The standard of care for regeneration of lost periodontal tissue from disease at contained defect sites non-responding to non-surgical periodontal therapy is periodontal regenerative surgery. The classical practice of periodontal regeneration involves an open flap surgical approach with the the application of biologics (Enamel matrix derivatives EMD) and biomaterials after root surface debridement. EMD, derived from porcine, has been well documented for its safety and efficacy and widely used in periodontal regeneration. There is some evidence demonstrating promising treatment outcome of the flapless application of periodontal regenerative biologics after nonsurgical subgingival debridement. Endoscopic-Assisted Subgingival Debridement EASD with a high magnification up to 40X has been shown to be a non-inferior nonsurgical treatment alternative to open flap debridement with shorter operation times and better early wound healing. We hypothesize that EASD could be integrated into flapless periodontal regeneration to improve clinical performance, patient comfort and acceptance to regenerative procedures. Hence, the focus of this study is to investigate whether flapless application of EMD as an adjunct to EASD can achieve non-inferior clinical results compared to classical open-flap periodontal regeneration using Papilla Preservation Surgical Technique PPT in managing residual periodontal intrabony defects 1 year after intervention. Half of the patients will be randomized to recieve EASD and flapless regneration with EMD, while the other half of the patient will receive classical regeneration with PPT and EMD.
Study Type
INTERVENTIONAL
Allocation
RANDOMIZED
Purpose
TREATMENT
Masking
SINGLE
Enrollment
56
Periodontal regneration with EMD in conjuction with Endoscope-assisted subgingival debridement
Periodontal regneration with EMD in conjunction with periodontal surgery using Papilla Presevation Technique
The University of Hong Kong
Hong Kong, Hong Kong
ΔCAL - 12 months
Change of Clinical Attachment Level measured in millimetres
Time frame: 12 months
ΔCAL - 6 months
Change of Clinical Attachment Level, measured in milimetres
Time frame: 6 months
ΔCAL - 9 months
Change of Clinical Attachment Level, measured in milimetres
Time frame: 9 months
FMPS
Modified O'Leary Full Mouth Plaque Score, measured in percentage
Time frame: 3, 6, 9, 12 months
FMBOP
Full Mouth Bleeding On Probing (excluding teeth under investigation), measured in percentage
Time frame: 3, 6, 9, 12 months
ΔREC
Change in Recession , measured in milimetres
Time frame: 3, 6, 9, 12 months
ΔPPD
Change in Periodontal Pocket Depth, measrued in millimetres
Time frame: 6, 9, 12 months
Mob
Tooth Mobility Index (Miller 1938), the higher the number the greater the mobility
Time frame: 3, 6, 9, 12 months
EWHI
Early Wound Healing Index (Wachtel et al., 2003), a lower score signifies a better healing
Time frame: 3, 6, 9, 12 months
ΔINFRA
Change of depth of the intrabony defect , measured on radiographs in millimetres.

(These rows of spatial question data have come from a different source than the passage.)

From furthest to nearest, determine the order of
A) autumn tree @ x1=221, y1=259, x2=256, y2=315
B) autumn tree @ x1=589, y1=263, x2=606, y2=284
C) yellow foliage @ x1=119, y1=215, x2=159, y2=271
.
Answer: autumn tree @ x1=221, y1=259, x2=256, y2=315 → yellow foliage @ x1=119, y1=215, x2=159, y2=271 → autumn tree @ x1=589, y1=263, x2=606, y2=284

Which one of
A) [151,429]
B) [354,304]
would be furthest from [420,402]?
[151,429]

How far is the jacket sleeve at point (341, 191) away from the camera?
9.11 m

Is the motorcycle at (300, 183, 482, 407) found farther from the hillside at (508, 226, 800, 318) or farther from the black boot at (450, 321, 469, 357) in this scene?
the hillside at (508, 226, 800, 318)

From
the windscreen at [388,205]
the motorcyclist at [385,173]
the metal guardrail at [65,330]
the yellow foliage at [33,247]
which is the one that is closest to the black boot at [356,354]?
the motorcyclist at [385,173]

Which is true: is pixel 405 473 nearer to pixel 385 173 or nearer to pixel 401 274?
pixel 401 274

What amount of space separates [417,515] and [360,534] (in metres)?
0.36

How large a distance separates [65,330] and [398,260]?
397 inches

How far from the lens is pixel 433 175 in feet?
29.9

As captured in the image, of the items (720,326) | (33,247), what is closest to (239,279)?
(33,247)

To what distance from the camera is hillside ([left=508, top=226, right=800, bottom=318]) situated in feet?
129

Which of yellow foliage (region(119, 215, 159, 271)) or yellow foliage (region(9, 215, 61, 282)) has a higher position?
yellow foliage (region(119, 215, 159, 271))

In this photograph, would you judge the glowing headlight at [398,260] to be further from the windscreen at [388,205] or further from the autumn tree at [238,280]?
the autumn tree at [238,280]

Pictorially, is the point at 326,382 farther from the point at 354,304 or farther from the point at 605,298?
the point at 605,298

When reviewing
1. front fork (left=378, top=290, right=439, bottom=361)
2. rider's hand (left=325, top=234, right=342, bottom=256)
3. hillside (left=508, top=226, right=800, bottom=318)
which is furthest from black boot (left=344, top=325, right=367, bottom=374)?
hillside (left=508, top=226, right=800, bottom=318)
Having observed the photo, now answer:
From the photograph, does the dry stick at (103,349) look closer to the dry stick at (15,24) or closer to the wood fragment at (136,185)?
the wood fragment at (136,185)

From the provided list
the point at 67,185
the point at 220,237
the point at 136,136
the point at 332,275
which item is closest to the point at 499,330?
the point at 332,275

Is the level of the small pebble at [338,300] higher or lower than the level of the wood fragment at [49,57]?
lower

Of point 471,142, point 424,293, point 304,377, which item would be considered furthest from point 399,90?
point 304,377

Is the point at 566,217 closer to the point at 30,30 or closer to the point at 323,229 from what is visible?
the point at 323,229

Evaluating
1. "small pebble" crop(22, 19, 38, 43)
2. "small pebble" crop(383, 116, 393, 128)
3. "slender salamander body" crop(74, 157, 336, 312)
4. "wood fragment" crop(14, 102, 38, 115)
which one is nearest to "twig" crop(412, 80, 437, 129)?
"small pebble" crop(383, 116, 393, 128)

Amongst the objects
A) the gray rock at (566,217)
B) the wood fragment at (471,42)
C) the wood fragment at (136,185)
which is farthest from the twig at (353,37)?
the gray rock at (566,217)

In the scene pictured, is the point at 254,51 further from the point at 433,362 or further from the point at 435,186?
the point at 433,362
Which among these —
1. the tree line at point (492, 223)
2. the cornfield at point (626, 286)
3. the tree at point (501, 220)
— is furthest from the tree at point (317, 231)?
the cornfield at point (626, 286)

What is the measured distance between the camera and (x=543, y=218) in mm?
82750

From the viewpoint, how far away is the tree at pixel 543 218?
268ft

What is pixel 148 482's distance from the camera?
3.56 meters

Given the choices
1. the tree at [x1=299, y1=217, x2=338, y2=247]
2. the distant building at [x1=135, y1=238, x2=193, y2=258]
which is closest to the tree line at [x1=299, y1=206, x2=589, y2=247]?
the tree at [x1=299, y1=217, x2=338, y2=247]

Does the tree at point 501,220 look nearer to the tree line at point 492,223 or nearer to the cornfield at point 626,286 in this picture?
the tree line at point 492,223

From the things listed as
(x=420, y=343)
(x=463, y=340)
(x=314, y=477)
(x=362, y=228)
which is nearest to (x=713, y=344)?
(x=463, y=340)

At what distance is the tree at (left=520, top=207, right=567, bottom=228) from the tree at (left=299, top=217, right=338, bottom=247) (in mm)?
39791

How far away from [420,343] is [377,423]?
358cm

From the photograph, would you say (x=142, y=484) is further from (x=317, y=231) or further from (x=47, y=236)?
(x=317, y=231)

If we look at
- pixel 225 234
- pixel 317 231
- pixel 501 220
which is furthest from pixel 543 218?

Time frame: 3, 6, 9, 12 months
TIME
Time for the surgery , measured in minutes
Time frame: Measured throughout procedure
% of sites achieving therapeutic endpoints
% of sites achieving therapeutic endpoints (i.e. no PPD \> 4mm with bleeding and no deep residual pocket PPD \>5mm)
Time frame: 6, 9, 12 months
Patient-reported outcome measurements
Subjects will be assessed with a questionnaire on condition-specific Health-related quality-of-life instrument and perceptions of oral health-related quality of life will be assessed using validated translations of the OHIP-14 questionnaire into the native language of all participants. A lower value indicates a more favourable patient-reported outcome.
Time frame: Baseline, 3, 6, 9, 12 months
Intra-operative Discomfort
100mm Visual Analog Scale is used to measure the intra-operative pain and discomfort during the test/control therapy.
Time frame: 14 days
Daily intake of analgesia
Daily intake of analgesia will be recorded on the first 14 days after the operation.